Starting a Discussion
Parents often ask me when they should start talking to their children about substance use. My answer is to start the conversation early; a pre-emptive discussion about drugs and alcohol with your tween is a great step in the right direction. Kids are already learning about addiction in elementary school in Massachusetts and they need guidance from their families to navigate and process some of the conflicting messages they are receiving from the media and their peers. If they ask questions about drugs, answer them. Ignoring or discouraging discussion about drugs serves to condone their use. If your kids don’t know where you stand on substance use they can take your silence as a winking endorsement. Research shows that parent’s opinions about drugs make an impression on their children. Most importantly, if you’re worried your teenager is developing a problem with marijuana, talk to a professional about your options for getting them help.
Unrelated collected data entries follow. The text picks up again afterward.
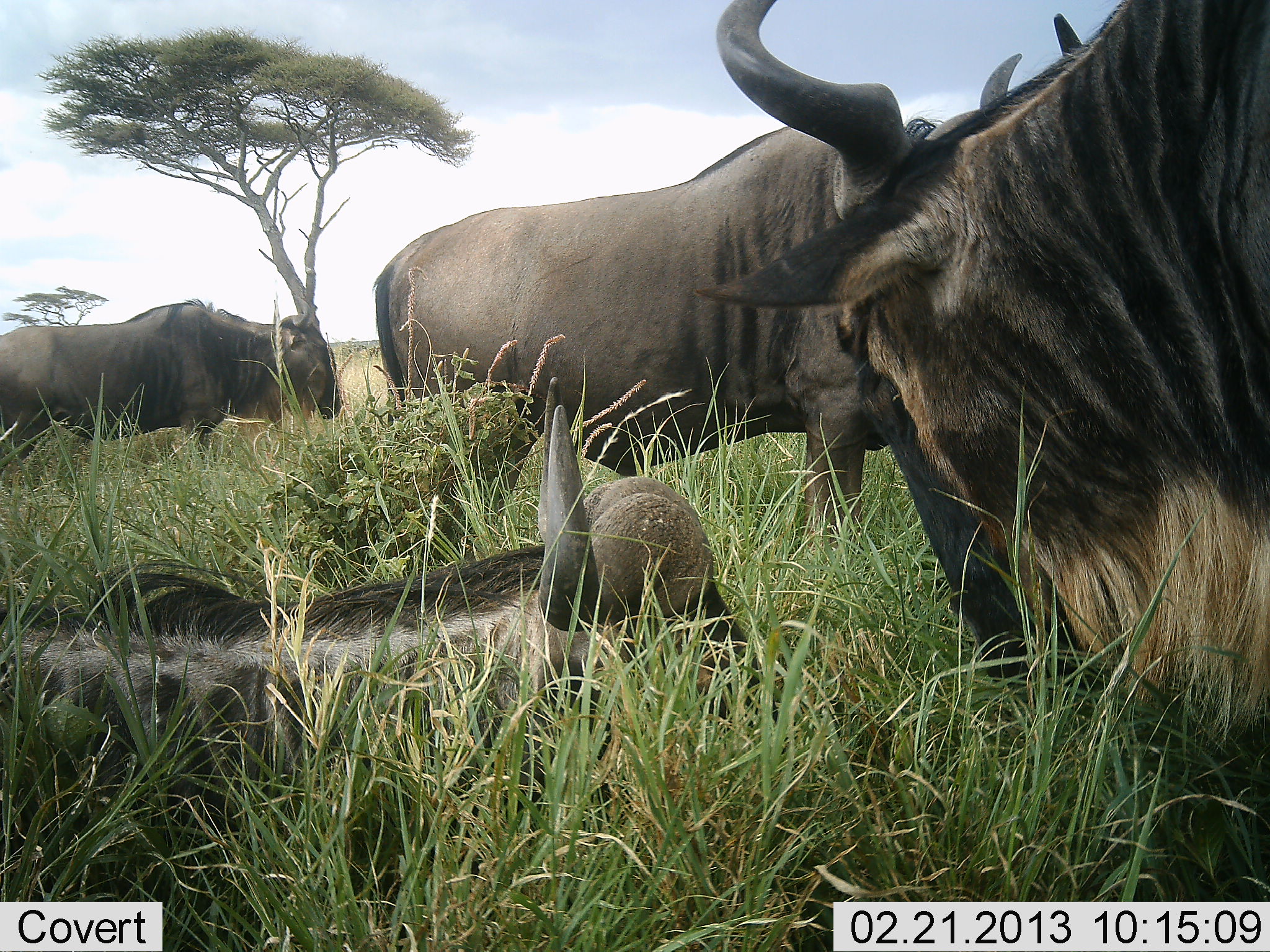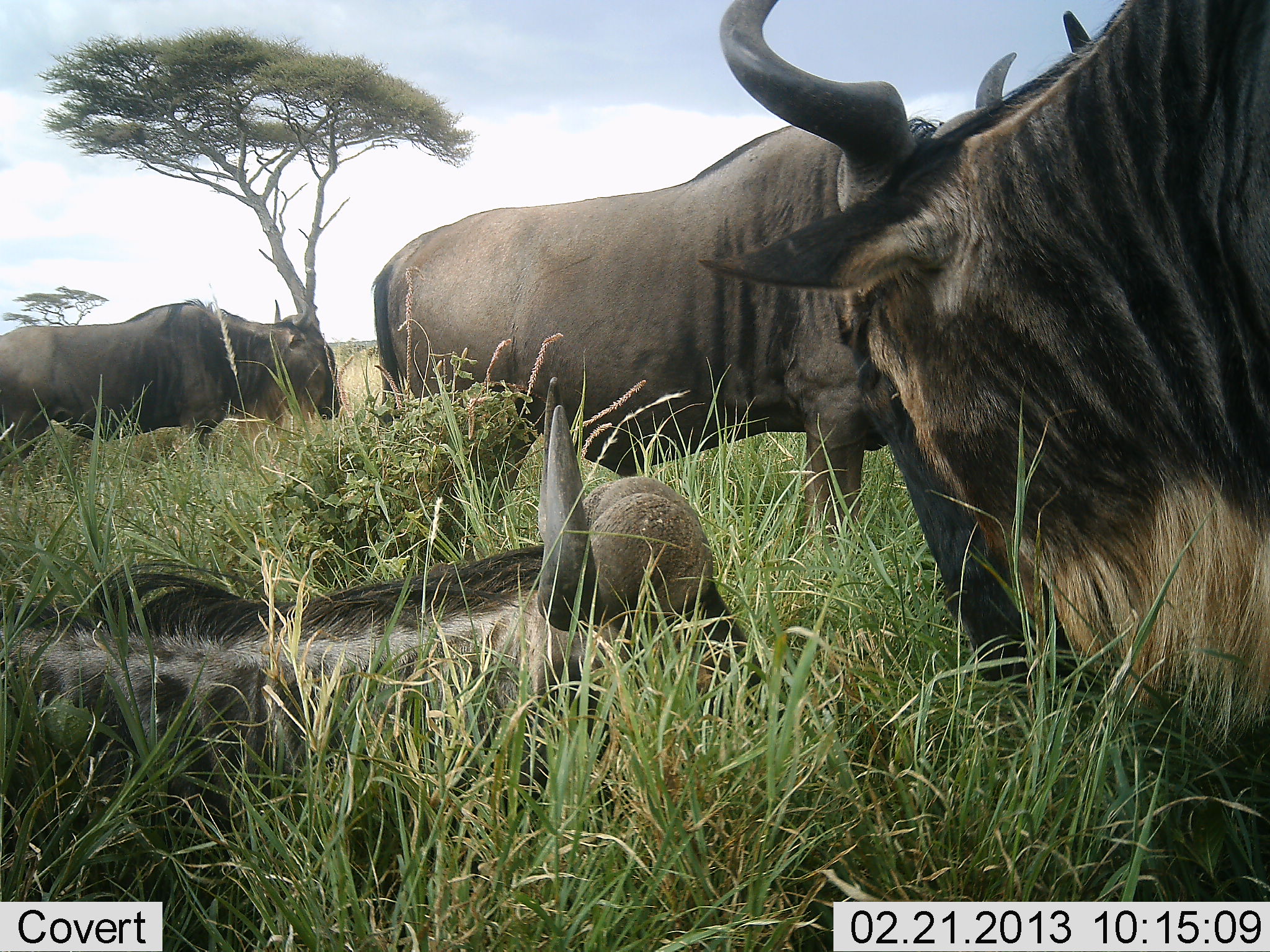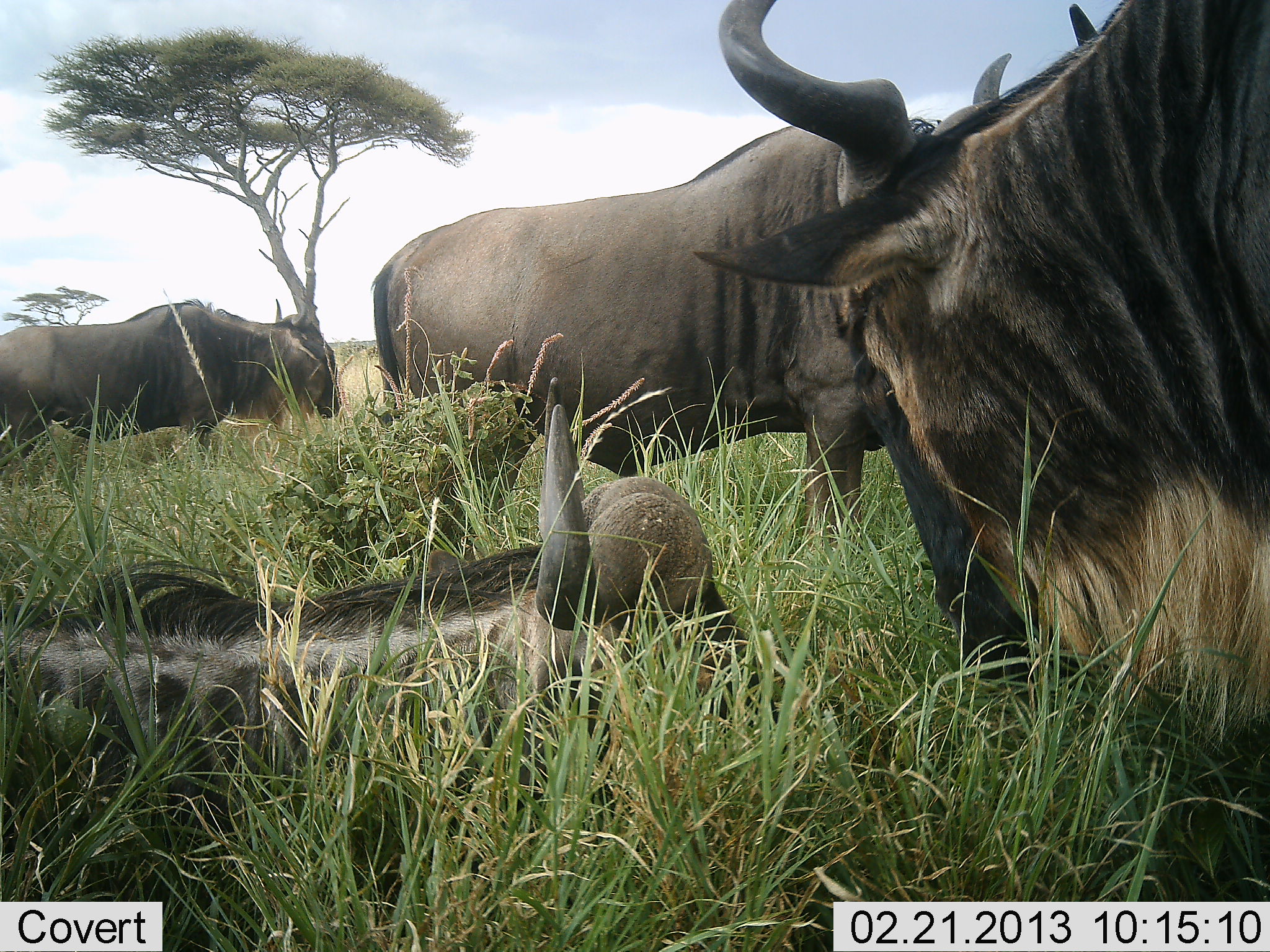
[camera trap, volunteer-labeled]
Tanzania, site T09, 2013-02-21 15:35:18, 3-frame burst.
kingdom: Animalia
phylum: Chordata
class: Mammalia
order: Artiodactyla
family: Bovidae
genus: Connochaetes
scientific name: Connochaetes taurinus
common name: blue wildebeest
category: wildebeest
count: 4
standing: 93%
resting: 100%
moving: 0%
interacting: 0%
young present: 0%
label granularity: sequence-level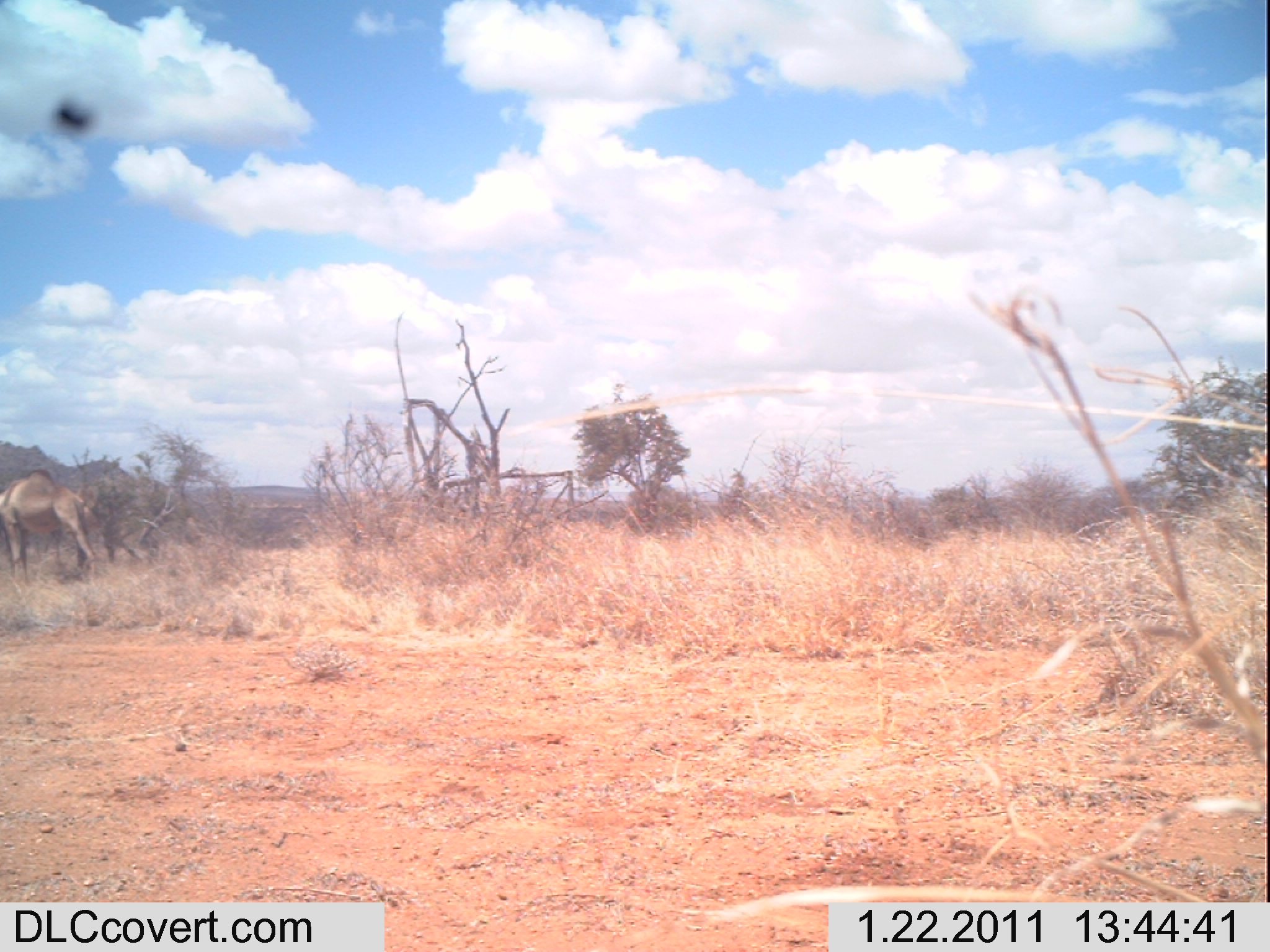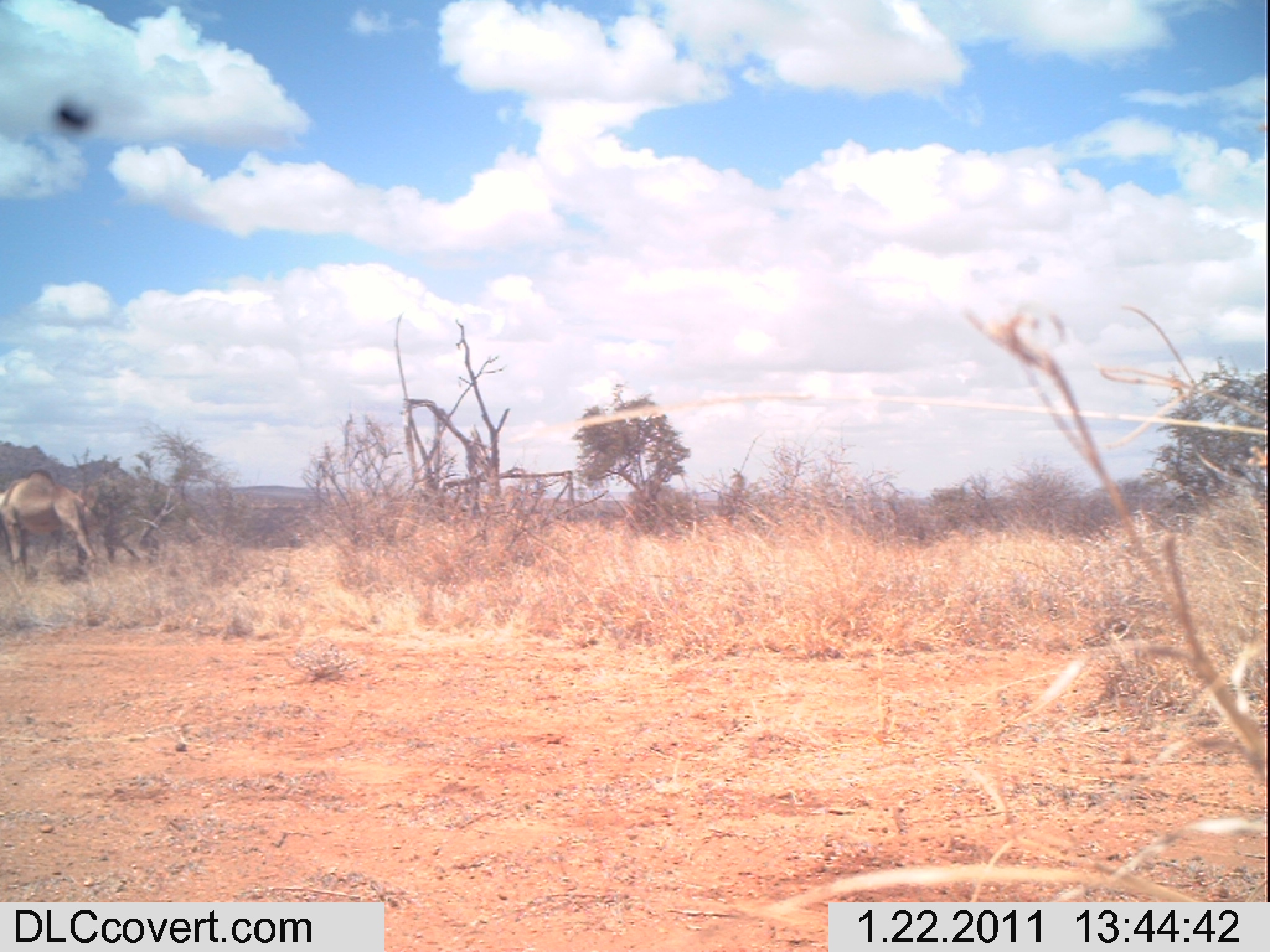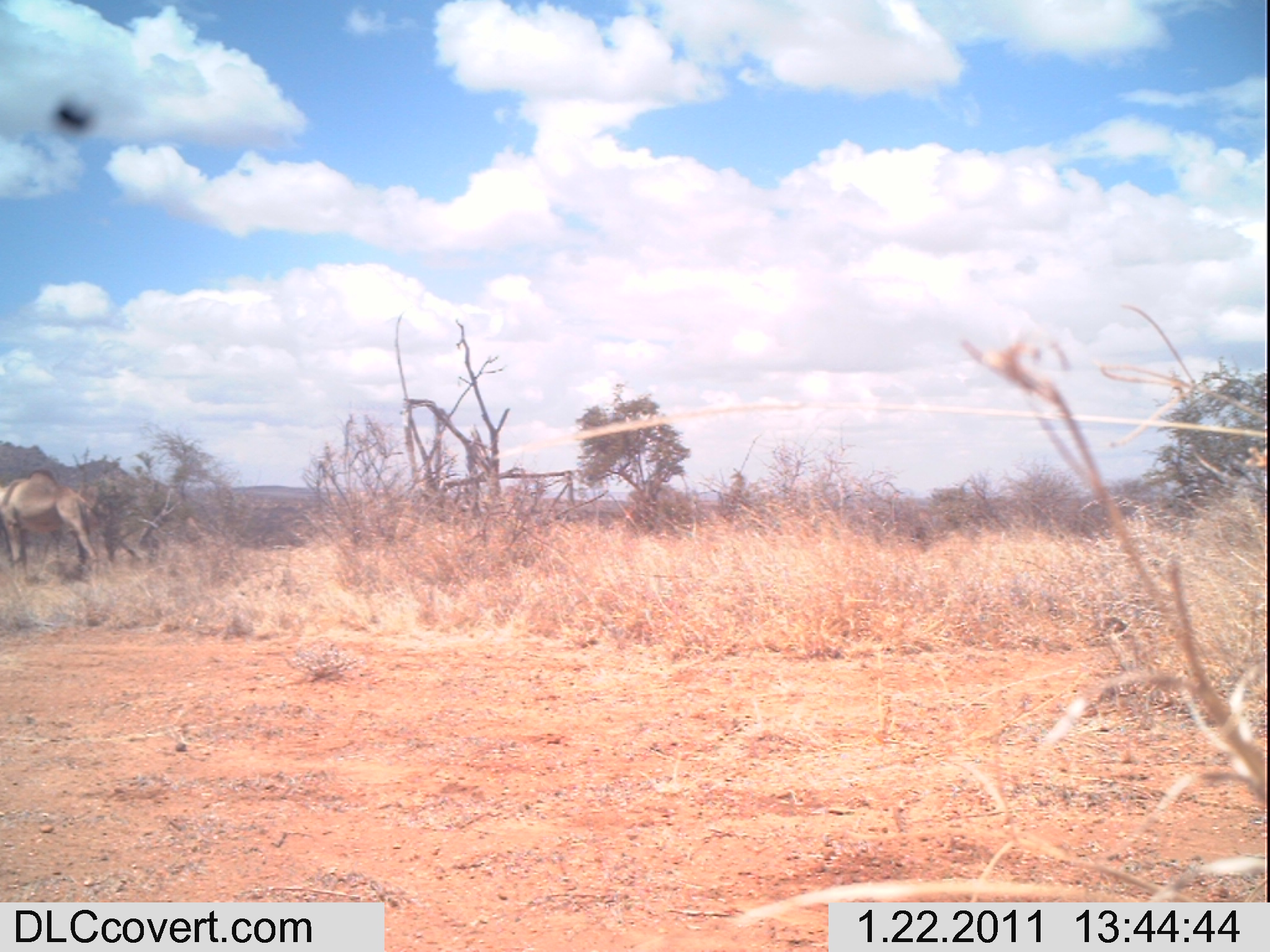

Batalla A, Bhattacharyya S, Yücel M, et al. Structural and functional imaging studies in chronic cannabis users: a systematic review of adolescent and adult findings. PloS One. 2013;8(2):e55821. doi:10.1371/journal.pone.0055821.
Fergusson, D.M., et al. (2003). Cannabis and Educational Achievements. Addiction, 98(12).
Filbey FM, Aslan S, Calhoun VD, et al. Long-term effects of marijuana use on the brain. Proc Natl Acad Sci U S A. 2014;111(47):16913-16918. doi:10.1073/pnas.1415297111.
Meier MH, Caspi A, Ambler A, et al. Persistent cannabis users show neuropsychological decline from childhood to midlife. Proc Natl Acad Sci U S A. 2012;109(40):E2657-E2664. doi:10.1073/pnas.1206820109
Volkow ND, Swanson JM, Evins AE, et al. Effects of cannabis use on human behavior, including cognition, motivation, and psychosis: a review. JAMA Psychiatry. 2016;73(3):292-297. doi:10.1001/jamapsychiatry.2015.3278.